Why do we waste years like this? Because we are lonely, because we carry an intense longing to believe, because it is unendurable to remain clear-eyed about what other people are, for the most, part actually like.

But there may be another, more psychological and still more poignant, dynamic at work. All children are born with a love potion placed on their eyelids. When they awaken to the world under the glare of the hospital lights, they – like Titania – fall in love almost automatically with the first people they see, those whom they will in time come to call ‘Mummy’ and ‘Daddy’. These ordinary mortals ineluctably acquire something supernatural in their offspring’s minds. They will – at least in the early years – be endowed with all manner of perfections. They are felt to understand the universe, to be heroes and heroines of limitless strength and intelligence, capable of pulling off magical feats as varied as baking a chocolate tart and throwing a ball as high as a tree.

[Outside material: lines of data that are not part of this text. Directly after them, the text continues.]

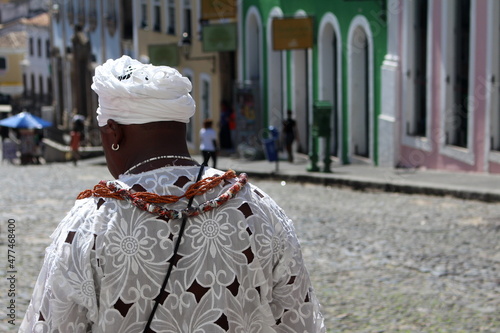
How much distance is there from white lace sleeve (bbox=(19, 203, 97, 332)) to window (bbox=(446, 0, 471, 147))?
44.1ft

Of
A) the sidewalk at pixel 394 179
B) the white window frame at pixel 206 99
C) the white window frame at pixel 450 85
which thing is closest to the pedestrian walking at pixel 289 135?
the sidewalk at pixel 394 179

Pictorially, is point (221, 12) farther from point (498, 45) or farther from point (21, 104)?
point (21, 104)

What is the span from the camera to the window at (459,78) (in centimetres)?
1550

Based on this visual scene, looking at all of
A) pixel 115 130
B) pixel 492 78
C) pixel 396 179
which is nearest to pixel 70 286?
pixel 115 130

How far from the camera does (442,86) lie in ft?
52.5

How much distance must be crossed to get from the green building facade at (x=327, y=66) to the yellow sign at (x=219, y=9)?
1.87 feet

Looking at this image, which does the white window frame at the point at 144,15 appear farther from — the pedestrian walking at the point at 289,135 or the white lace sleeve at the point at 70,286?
the white lace sleeve at the point at 70,286

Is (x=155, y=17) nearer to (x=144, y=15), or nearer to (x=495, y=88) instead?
(x=144, y=15)

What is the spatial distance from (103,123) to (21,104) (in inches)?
2280

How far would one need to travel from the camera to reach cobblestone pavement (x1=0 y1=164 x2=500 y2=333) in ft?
20.8

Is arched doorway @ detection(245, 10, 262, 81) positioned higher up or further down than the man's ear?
higher up

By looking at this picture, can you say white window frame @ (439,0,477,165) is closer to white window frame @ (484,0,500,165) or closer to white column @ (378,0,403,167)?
white window frame @ (484,0,500,165)

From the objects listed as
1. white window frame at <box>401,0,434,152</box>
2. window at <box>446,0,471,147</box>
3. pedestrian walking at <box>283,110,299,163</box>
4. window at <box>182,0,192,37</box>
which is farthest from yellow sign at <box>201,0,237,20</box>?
window at <box>446,0,471,147</box>

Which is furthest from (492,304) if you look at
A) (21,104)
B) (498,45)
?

There is very little choice in this idealisation. Children don’t love their parents according to merit, rather according to need. A parent who is violent, busy, alcoholic or abusive will attract love no less – and perhaps even to a greater extent – than one who is kind, patient and attuned.

It is precisely the children who had to cope with the least worthy parents – the mothers or fathers who stood in relation to them rather as the crude Bottom did to Titania – who are especially prone, in later life, to lose their hearts to roguish figures. It is as if their childhoods trained them to make creative excuses for their own maltreatment, to hold on to a belief in a more or less endurable and moral world. It is easier for them to hate themselves than to accept that their own parents might have done them an injustice. With time, a child who had no alternative but to love a mother or father who did them ill may grow up into an adult particularly susceptible to ignoring signs of unkindness in their partners. Love may not feel real or true until it is bound up – as it was at its point of origin – with exploitation and suffering.

It may be for this reason that many of us reserve our greatest and most obsessive loves not for people who are particularly marvellous, but for people who feel, first and foremost, extremely familiar – familiar in their degrees of shallowness, absence or vulgarity. With luck, we will in time wake up from our slumbers and realise, in the cold light of dawn, with a great deal of self-compassion, that we may for a while now have been cradling not an angel but a donkey.